WHAT IS EXPECTED –
Locate the word "these" in the entries below, then gather every line that holds it.

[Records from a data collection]
%%

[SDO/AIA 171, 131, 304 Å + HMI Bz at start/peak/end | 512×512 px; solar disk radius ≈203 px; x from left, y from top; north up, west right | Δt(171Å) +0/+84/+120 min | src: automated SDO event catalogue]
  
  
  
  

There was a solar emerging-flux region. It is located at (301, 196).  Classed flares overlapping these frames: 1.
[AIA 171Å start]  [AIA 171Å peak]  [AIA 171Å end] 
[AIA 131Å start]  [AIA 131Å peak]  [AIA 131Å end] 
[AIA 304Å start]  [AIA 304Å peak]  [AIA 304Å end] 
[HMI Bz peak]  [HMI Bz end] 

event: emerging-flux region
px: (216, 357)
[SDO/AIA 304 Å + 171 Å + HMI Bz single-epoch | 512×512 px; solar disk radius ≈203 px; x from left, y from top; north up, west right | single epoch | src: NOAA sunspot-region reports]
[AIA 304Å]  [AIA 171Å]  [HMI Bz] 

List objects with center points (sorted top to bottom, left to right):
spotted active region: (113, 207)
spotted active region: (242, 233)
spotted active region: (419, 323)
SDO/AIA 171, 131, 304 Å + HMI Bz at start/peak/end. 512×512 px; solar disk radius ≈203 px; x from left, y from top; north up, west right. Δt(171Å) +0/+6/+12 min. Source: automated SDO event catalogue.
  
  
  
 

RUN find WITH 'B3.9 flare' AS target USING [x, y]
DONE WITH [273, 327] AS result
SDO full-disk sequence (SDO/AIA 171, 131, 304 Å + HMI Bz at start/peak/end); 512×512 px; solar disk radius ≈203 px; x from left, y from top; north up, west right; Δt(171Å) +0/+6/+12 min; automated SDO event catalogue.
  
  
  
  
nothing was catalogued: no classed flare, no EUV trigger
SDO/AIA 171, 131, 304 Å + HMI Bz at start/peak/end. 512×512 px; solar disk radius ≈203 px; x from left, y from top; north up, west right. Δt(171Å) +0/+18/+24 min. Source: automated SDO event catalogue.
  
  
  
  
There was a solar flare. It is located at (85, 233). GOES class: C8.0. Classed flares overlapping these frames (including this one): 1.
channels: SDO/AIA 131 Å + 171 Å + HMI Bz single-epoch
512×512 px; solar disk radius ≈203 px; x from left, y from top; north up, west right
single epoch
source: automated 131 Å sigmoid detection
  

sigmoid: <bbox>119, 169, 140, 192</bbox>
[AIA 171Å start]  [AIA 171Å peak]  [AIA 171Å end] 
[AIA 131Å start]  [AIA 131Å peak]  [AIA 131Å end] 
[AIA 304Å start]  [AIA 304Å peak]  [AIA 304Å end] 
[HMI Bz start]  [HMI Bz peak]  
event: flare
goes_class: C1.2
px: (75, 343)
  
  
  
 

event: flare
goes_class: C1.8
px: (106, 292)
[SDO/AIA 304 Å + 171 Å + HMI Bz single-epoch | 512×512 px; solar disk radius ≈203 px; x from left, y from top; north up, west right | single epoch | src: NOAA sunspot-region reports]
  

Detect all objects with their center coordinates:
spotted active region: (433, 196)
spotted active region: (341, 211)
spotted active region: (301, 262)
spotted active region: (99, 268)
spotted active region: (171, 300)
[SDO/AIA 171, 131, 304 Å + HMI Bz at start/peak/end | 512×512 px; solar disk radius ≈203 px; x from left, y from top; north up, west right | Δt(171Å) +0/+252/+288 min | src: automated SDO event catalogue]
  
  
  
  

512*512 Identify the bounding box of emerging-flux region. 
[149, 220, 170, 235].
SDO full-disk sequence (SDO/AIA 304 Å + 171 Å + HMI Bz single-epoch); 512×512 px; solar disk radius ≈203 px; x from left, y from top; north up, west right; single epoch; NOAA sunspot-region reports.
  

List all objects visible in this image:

%%

RESPONSE TO THE TASK –
There was a solar emerging-flux region. It is located at (301, 196).  Classed flares overlapping these frames: 1.
There was a solar flare. It is located at (85, 233). GOES class: C8.0. Classed flares overlapping these frames (including this one): 1.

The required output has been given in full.